Delaying the onset of Alzheimer's disease to as much as 17 years could be possible, according to Australian researchers who were able to identify genes that play a major role in the onset of the disease.

The researchers, led by Australian National University professor Mauricio Arcos-Burgos, studied a large family of 5,000 people who live in the western mountains of Columbia. The family, which has been affected by a hereditary type of Alzheimer's, was identified as an ideal source of genetic samples because of their close-knit ties.

The researchers were able to isolate a network of nine genes that influence the start of the disease. Some of these accelerated the onset of Alzheimer's while others delayed it. They were also able to determine by how much the disease onset could be accelerated or delayed by these genes.

"If you can work out how to decelerate the disease, then you can have a profound impact," Arcos-Burgos said in a news release.

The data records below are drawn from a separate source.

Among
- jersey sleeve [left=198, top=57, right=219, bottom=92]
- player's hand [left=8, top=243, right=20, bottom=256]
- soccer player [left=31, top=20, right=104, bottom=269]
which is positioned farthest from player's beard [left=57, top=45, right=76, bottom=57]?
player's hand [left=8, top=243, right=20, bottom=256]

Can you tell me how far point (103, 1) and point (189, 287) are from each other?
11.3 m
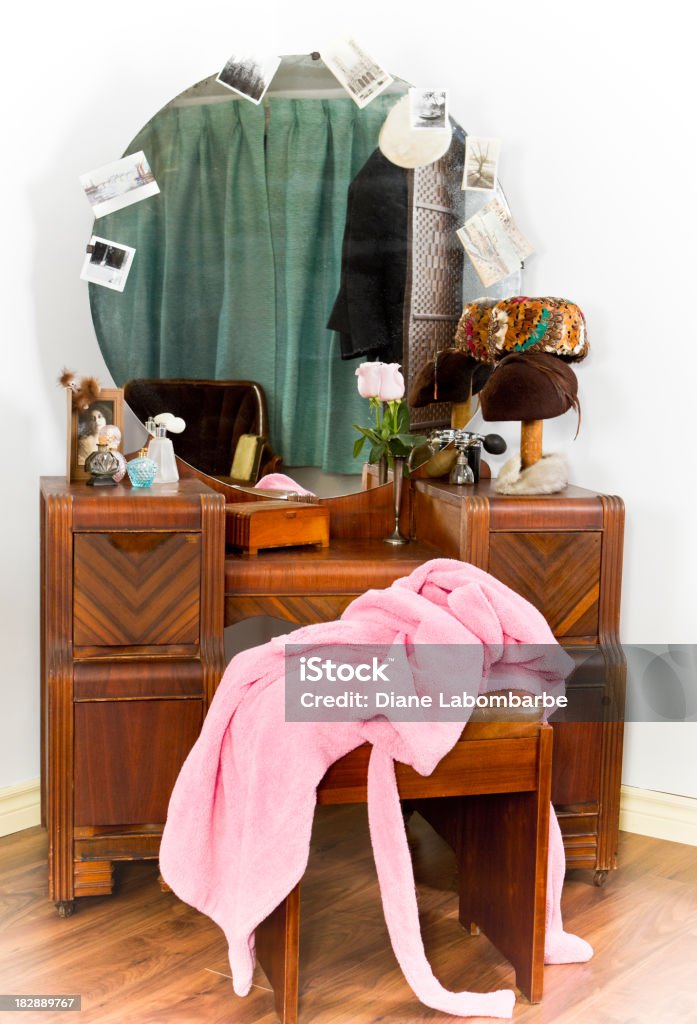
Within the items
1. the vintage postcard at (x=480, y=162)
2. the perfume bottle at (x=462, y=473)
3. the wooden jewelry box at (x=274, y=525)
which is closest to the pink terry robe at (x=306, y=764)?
the wooden jewelry box at (x=274, y=525)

He said delaying the onset could be better than preventing Alzheimer's altogether. Delaying it by even just a year "will mean nine million fewer people have the disease in 2050," he explained.

Putting environmental factors aside, the researchers were able to trace the Columbian family's predisposition to Alzheimer's disease back to a founder mutation in a family member who arrived in the area about five centuries ago, and they isolated the nine genes that control Alzheimer's disease onset.

They are now set to do the same analysis on the Queanbeyan people in New South Wales, Australia.

The study was published Dec. 1 in the journal Molecular Psychiatry.